**Material to process**
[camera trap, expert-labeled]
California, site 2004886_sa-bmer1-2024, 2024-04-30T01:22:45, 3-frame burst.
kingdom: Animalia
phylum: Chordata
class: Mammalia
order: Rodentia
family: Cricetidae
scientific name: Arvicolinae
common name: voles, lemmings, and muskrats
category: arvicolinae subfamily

**Activity**
From the line containing "class: Mammalia" down to the last line of the records above, print every line exactly, with both ends kept.

**The answer**
class: Mammalia
order: Rodentia
family: Cricetidae
scientific name: Arvicolinae
common name: voles, lemmings, and muskrats
category: arvicolinae subfamily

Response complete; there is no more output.